I cannot sleep, trying to rationalise what a young woman, appearing to be half my age and double the age of my daughter, is telling me about her past history.

It make me recall something Ella once said when we were in a pub in Cork, with lots of other students enjoying the craic, when the group were discussing Irish folklore and the question was asked of us all round the table, ‘Do you believe in faeries?’

And I had said ‘Of course not!’ And Ella in her turn said, ‘I don’t believe in faeries either, but they’re there just the same,’ and everyone, modern young folk all, nodded and murmured their agreement.

I stuck by my original answer, back then. Now I’m not so sure.

Sunlight streams through the window and I wake. I smell the bacon, so I get up and go downstairs, after dressing simply in a tee and shorts.

"Good morning," Etain is cheerful and looking cute in some of the clothing we bought for her on Friday, a lemon tee and white shorts, her bare feet tucked into comfortable slip-ons on the flagstone kitchen floor.

Sitting on the wooden cutting board is one of the hot black cauldrons from next door, a little bacon-flavoured steam coming out in wisps about the cast iron lid.

"Is breakfast nearly ready?" I ask, selfishly thinking that I could easily get used to this.

"Aye, just slices of yesterday’s bread yet to toast. Ye have no toasting forks here so I brought some over, there’s plenty to go around between the two homes. And I brought a jar of Bebhinn’s honey and raspberry jam for the toast, there’s a whole stock of it in the cellar."

"You’ve a cellar?" Caoimhe calls from the doorway, stood there in her pink unicorn-printed PJs rubbing the sleep from her eyes.

"Aye, it runs under both parts of the original cottage, but there’s only one entrance.

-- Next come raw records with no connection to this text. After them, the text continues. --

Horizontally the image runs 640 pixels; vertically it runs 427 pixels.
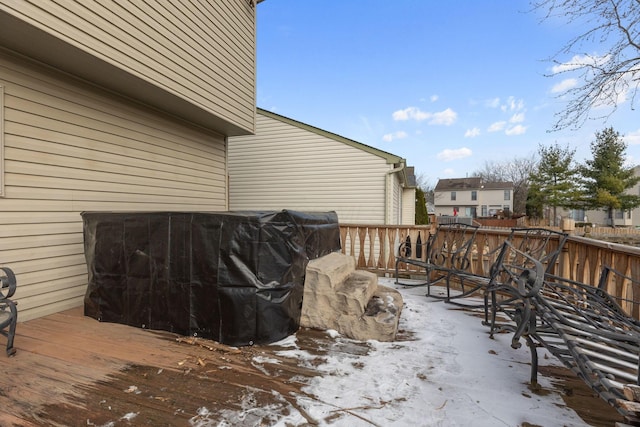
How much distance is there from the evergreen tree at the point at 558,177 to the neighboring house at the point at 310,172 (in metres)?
23.0

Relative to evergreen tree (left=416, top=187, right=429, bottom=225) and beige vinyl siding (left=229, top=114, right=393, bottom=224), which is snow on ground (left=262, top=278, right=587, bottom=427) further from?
evergreen tree (left=416, top=187, right=429, bottom=225)

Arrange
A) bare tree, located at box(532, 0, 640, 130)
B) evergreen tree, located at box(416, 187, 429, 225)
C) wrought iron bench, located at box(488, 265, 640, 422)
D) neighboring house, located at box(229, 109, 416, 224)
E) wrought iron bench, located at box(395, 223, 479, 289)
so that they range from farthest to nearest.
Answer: evergreen tree, located at box(416, 187, 429, 225)
neighboring house, located at box(229, 109, 416, 224)
bare tree, located at box(532, 0, 640, 130)
wrought iron bench, located at box(395, 223, 479, 289)
wrought iron bench, located at box(488, 265, 640, 422)

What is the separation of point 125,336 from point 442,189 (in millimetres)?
41707

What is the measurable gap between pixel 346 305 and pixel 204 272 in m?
1.28

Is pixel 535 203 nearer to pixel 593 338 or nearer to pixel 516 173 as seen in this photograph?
pixel 516 173

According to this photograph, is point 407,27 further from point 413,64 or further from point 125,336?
point 125,336

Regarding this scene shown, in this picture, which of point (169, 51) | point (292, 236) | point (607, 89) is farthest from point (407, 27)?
point (292, 236)

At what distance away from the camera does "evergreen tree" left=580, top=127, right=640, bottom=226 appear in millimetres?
22141

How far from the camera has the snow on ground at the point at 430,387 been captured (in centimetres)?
155

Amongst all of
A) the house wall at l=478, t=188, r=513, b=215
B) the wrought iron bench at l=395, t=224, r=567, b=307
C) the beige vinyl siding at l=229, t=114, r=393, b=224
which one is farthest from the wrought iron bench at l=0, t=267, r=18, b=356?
the house wall at l=478, t=188, r=513, b=215

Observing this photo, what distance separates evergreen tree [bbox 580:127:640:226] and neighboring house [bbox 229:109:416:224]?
23.6 m

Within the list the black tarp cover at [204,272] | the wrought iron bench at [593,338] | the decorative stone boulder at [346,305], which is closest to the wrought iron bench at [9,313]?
the black tarp cover at [204,272]

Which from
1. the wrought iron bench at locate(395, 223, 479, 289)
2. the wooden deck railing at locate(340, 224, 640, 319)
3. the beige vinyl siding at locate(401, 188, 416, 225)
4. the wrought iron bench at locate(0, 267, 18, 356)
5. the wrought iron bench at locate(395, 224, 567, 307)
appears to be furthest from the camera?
the beige vinyl siding at locate(401, 188, 416, 225)

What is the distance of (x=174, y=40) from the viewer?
376 centimetres
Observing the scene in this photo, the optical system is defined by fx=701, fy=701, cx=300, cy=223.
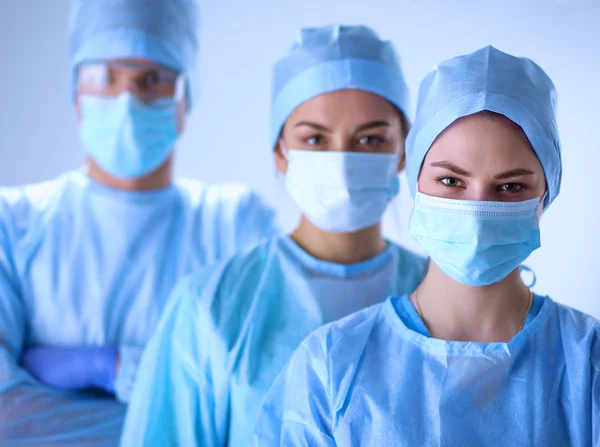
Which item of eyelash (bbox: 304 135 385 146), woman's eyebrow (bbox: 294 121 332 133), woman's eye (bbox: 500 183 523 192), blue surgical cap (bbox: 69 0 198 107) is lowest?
woman's eye (bbox: 500 183 523 192)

There’s a load of stuff down there, including a still, I think Piotr Wisniewski made Polish vodka similar to our poitín."

"Ouuu," Caoimhe begs, "I love attics and cellars, can we explore after breakfast?"

"Aye of course," Etain laughs, "and ye Da can come too."

"Not if there’re spiders as big as rats, I won’t," I say, "I’m a fully paid-up nervous nerd when it comes to attics and cellars."

"Aw, get away with ye, there’s nothing to be afeared of."

"Is that where you keep your broomsticks?" I say trying to add a little humor.

"Broomsticks?" Etain queries.

"Broomsticks," Caoimhe says, coming into the kitchen and picking up a toasting fork and a slice of soda bread, "they are associated with witches, and he thinks witches use them to fly on."

"Really?" Etain, "I’ve never heard of that before."

"So, Caoimhe," I say, "you know the conversation that Etain and I were having last night."

"Well, Dad," she replies, "Etain and me discussed it yesterday. Isn’t it amazing that neither Aunt Katie nor Etain can see our future yet they see everyone elses? That’s got to mean something, if she hadn’t read Mom’s future and found she couldn’t read yours we’d never have ended up living here in this house."

"You mean that Katie foresaw that Ella would die in childbirth?"

"Duh, of course, that’s why she dropped the price so you could afford it as well as your plans to make it a family house, so Aunt Katie spent a lot of time with Mom during her pregnancy and was always willing to babysit, because she discovered that she couldn’t read me either and knew that we would be family one day. Only it took her a long time to persuade Etain that she was the one for you."

I am devastated, not only have I just realised that Etain wants to seduce me, not because I am a desirable hot single man but because she can’t ‘read’ me, and that she believes I am destined to be her paramour; and secondly that Katie knew beforehand that Ella would die in childbirth before we even moved to Thurles. If Katie had mentioned this to us at the time, maybe we could have changed our destiny by deciding to be childless or took the adoption route and Ella would still be with us?

“Sorry, you two, but I must go lie down and be left alone to think,” I say as I get up and leave the room before the tears become too noticeable to hide.